Sperber happened to be a talented artist. For his final project, he built a book not unlike Anatomy of Insanity. In it, vellum pages illustrated with stamps overlap one another, representing the multiple debilitating symptoms of eating disorders and its comorbidities, from body dysmorphia to anxiety and obsessive-compulsive disorder.

Through his use of stamps, Ben Sperber casted a lens on the individual and societal impacts of eating disorders, their comorbidities and their treatments.
Through his use of stamps, Ben Sperber casted a lens on the individual and societal impacts of eating disorders, their comorbidities and their treatments. (Photos courtesy of Ben Sperber)

“Stamps are work, you have to be engaged with them from start to finish, and once they are done you can’t change them,” he said. “They also have imperfections, a gritty side to them, that just seemed perfect for this project.”

“Plus,” he added with a laugh, “I had a ton of rubber I had to use somehow.”

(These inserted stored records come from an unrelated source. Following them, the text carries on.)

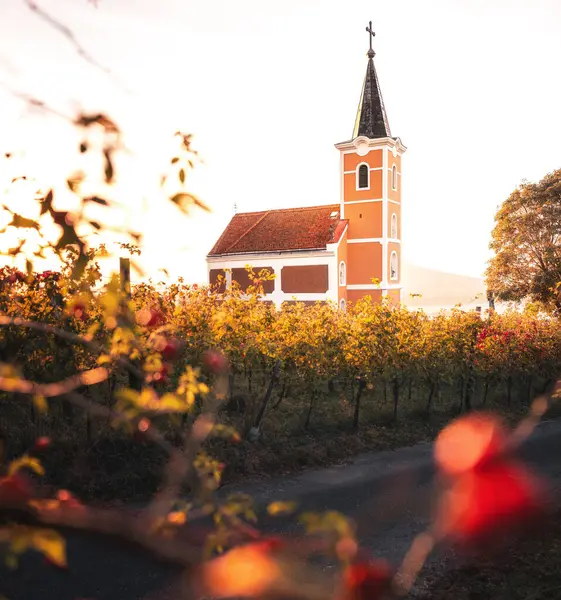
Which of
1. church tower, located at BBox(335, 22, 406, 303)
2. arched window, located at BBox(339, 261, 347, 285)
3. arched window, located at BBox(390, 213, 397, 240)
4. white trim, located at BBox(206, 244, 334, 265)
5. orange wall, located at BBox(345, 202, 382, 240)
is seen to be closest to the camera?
white trim, located at BBox(206, 244, 334, 265)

Rogers was surprised to learn that Ben was a trained artist, and was honored to see him use his skill in his final project. “Professionalization is often about narrowing what you do, and about cutting off parts of yourself, right?,” she said. “I want to provide those moments where students can embrace and utilize all of their mind and all of their skill. I want to create an environment that's safe for students to take risks.”

Like Sebastian-San Miguel, Sperber wasn’t new to the world of disability activism when he entered Rogers’ class. And, like his classmate, he wished more disability studies classes like Rogers’ had been available throughout his tenure at Duke.

“This was the hardest class I ever took,” he said, “but also the most rewarding.”